He stepped forward once — the ground trembled. A second time. A third. Each step emptied more of the fury building within him. His muscles were so tense that even the air seemed to twist with a faint heat.
He raised his head toward Akio and spoke in a low, strained voice filled with pressure.
"Do you think pain will stop me…? I've lived through years of silence harsher than this."
Then he lifted his sword — the light around him began to fracture into circles of glowing shards, as if reality itself was starting to crack in preparation for his next technique.
Ryusei vanished. Not in a bright flash — but in scattered flickers, as if the light itself had shattered. Tiny streaks of radiance appeared in every direction around Akio, followed by a faint whistling, like glass breaking in the air.
'That— Where did he go?!'
Akio turned sharply, blades ready — but the first strike came from nowhere. A quick flash, followed by blood blooming on his shoulder. The second hit his arm, the third his side. Each time, the strike landed before his eyes could even follow it.
Akio finally realized, panting:
'He's not moving fast… he's making the light itself deceive me.'
He stepped back slightly, gripping his blades, sparks flaring once again from his body.
'Calm down… think like lightning.
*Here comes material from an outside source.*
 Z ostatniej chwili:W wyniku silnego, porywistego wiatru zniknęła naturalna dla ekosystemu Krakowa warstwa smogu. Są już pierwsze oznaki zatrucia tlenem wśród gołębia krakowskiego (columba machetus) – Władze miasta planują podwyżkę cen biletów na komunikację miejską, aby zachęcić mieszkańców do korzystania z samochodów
Don't see it — be it.'
When he heard the next whistle, he didn't dodge. He charged straight toward it with all his energy. Their blades collided midair, the burst of lightning revealing Ryusei's face once again — right before him.
Akio roared, the thunder wrapping around him like a storm.
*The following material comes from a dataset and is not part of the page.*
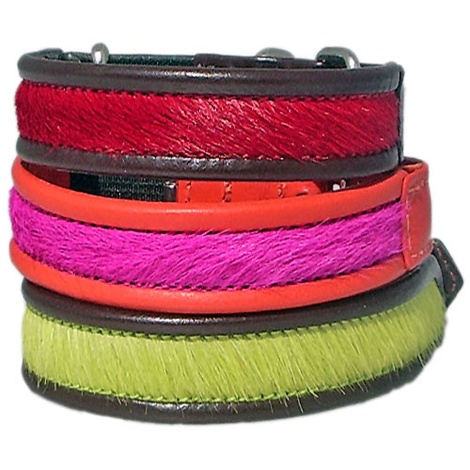 BrightSide Cat Collars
"I won't let light fool me twice!"
The lightning and starlight collided, and the clash echoed like thunder across the arena. Star fragments scattered in every direction. Ryusei's steps began to slow — not from exhaustion, but from boredom. His expression didn't change, but the deadly glint in his eyes faded, replaced by the dull gaze of a player who knew the game was over before it began.
'So noisy… all this fuss for nothing.'
He raised his starblade in his right hand and opened his left palm. Dozens of new fragments burst around him, spinning in precise orbits like tiny planets. With each movement of his body, they cut through the air, releasing streams of light.
In a single step, he moved — and no one saw what happened next. His sword pierced Akio's shoulder, then withdrew. Before Akio could scream, another strike hit his side, then his thigh. Ryusei moved silently, stabbing with the precision of an assassin, each blow repeating itself like an echo.
Akio fell to his knees, blood dripping from his limbs, yet his hands still clenched his swords. He rose again, chest heaving as if drowning, and lunged — only to be stabbed once more.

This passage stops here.